◆ **TRY IT**
Write out exactly, with no other output, the lines below from the one that contains "this 200×300 image." through the end.

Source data
══════
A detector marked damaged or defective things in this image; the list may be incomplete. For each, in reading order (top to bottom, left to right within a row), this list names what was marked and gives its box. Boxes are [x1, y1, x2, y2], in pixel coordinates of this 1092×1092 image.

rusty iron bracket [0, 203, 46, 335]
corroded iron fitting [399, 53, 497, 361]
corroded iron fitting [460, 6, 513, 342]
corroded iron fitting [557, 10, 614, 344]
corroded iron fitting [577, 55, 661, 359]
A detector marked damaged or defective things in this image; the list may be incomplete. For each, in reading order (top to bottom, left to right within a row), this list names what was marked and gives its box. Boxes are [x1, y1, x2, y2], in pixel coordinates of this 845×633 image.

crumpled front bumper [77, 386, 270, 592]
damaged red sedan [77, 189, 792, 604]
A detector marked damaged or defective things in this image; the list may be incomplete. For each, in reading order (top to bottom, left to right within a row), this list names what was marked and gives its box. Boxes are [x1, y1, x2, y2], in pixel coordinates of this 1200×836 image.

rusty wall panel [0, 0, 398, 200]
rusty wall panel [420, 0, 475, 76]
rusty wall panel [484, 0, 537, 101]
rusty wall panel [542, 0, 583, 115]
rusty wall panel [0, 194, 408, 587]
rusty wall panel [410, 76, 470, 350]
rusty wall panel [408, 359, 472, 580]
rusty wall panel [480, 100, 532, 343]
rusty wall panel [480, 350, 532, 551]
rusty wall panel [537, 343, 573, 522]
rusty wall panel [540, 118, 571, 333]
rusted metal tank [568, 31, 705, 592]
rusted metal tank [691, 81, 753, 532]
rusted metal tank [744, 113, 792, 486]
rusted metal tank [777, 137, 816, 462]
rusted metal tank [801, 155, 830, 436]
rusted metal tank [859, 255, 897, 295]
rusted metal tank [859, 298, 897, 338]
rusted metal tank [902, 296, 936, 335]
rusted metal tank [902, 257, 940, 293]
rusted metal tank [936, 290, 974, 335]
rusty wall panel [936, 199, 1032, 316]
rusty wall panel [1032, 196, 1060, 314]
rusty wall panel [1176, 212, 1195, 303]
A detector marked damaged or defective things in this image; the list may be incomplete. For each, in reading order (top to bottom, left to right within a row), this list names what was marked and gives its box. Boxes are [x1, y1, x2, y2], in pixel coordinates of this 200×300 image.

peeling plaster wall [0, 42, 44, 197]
══════
◆ **RESPONSE AREA**
A detector marked damaged or defective things in this image; the list may be incomplete. For each, in reading order (top to bottom, left to right within a row), this list names what was marked and gives its box. Boxes are [x1, y1, x2, y2], in pixel coordinates of this 200×300 image.

peeling plaster wall [0, 42, 44, 197]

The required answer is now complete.